39:42 ALLAH ölümü anında nefsi (bilinci) alır; ölmeyenleri de uyku anında... Hakkında ölüm kararı verdiklerini tutar ve diğerlerini de belli bir süreye kadar salıp gönderir. Düşünen bir topluluk için bunda dersler ve işaretler vardır.
17:85 Sana ruhtan sorarlar. De ki: "Ruh Rabbimden gelir. Size verilen bilgi ise pek azdır."

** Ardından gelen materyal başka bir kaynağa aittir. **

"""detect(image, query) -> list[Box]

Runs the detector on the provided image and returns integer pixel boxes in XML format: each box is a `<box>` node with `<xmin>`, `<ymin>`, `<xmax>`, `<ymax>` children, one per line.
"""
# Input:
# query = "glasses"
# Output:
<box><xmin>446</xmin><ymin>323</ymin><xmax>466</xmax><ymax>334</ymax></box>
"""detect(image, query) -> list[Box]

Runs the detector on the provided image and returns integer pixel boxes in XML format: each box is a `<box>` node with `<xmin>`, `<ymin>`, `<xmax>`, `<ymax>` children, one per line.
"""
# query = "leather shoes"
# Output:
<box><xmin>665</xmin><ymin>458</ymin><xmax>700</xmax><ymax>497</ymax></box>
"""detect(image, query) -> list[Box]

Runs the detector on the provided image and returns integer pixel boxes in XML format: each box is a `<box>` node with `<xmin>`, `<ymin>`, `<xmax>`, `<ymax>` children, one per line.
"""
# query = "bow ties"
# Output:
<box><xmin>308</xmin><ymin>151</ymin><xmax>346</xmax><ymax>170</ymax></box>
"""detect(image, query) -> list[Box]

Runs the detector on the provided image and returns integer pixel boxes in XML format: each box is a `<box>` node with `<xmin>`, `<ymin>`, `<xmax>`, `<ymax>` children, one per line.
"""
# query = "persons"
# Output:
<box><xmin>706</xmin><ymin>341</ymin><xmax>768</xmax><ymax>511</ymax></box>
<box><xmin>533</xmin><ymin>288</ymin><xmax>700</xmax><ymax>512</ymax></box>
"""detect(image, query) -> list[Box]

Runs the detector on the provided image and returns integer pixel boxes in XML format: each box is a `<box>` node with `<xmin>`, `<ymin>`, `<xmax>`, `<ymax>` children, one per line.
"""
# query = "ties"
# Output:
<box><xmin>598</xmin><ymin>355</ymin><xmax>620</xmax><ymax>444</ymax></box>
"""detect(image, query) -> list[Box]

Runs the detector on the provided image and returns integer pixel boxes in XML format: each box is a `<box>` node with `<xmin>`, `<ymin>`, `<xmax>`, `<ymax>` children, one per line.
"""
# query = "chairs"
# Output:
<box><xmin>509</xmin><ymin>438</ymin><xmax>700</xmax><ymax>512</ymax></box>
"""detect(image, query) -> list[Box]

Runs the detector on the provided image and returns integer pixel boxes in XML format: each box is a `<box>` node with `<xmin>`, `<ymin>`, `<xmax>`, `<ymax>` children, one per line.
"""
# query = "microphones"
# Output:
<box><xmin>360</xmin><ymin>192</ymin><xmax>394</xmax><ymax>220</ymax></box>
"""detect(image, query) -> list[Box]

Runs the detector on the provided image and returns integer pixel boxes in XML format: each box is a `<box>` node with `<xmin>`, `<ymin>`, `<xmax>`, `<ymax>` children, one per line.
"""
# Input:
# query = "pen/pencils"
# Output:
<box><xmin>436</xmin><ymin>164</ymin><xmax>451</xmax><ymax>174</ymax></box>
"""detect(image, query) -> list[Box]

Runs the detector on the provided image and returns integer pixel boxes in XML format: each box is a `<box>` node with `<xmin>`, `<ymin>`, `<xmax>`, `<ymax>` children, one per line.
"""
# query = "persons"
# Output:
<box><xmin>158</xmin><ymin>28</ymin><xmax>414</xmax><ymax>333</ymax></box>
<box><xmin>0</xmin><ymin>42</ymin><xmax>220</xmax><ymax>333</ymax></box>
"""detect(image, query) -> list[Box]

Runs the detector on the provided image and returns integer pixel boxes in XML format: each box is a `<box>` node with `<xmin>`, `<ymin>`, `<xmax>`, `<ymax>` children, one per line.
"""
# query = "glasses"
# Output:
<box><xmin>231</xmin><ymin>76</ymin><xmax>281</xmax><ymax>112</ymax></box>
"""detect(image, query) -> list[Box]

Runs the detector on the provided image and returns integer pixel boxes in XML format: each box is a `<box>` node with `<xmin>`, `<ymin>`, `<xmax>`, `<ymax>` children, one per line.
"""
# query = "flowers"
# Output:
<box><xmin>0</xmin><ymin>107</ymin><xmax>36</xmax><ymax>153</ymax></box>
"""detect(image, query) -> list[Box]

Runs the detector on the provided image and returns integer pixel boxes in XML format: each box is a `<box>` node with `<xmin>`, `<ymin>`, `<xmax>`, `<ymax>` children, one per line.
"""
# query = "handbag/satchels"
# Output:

NOT: "Ruh" kelimesi Türkçe'de Yunan Felsefesinden aktarılan bir anlamda kullanılır. Kuran terminolojisinde "Ruh" vahiy ve Tanrısal bilgi demektir. Ölüm ve uyku anında vücuttan ayrılan şey ise "Nefs", yani bilinç ve kişiliktir (39:42). Vahyi iletmekle görevli olan denetçi Cebrail'in künyesi "Ruhul Kuds" (Kutsal Vahiy) dir (6:102). Tanrı, insan türünü özel bir vahiy ile bilinç ve kişilik sahibi kıldı (15:29; 38:72; 33:9). Sapkıni virüsler ve kötü kullanım yoluyla yozlaşan bilinç ve kişiliğimizin programını Ruh adlı programı beynimize yerleştirerek düzeltebiliriz. Vahiy, genetik yapılarındaki orijinal ruhlarını kaybedenleri diriltir (6:122; 8:24).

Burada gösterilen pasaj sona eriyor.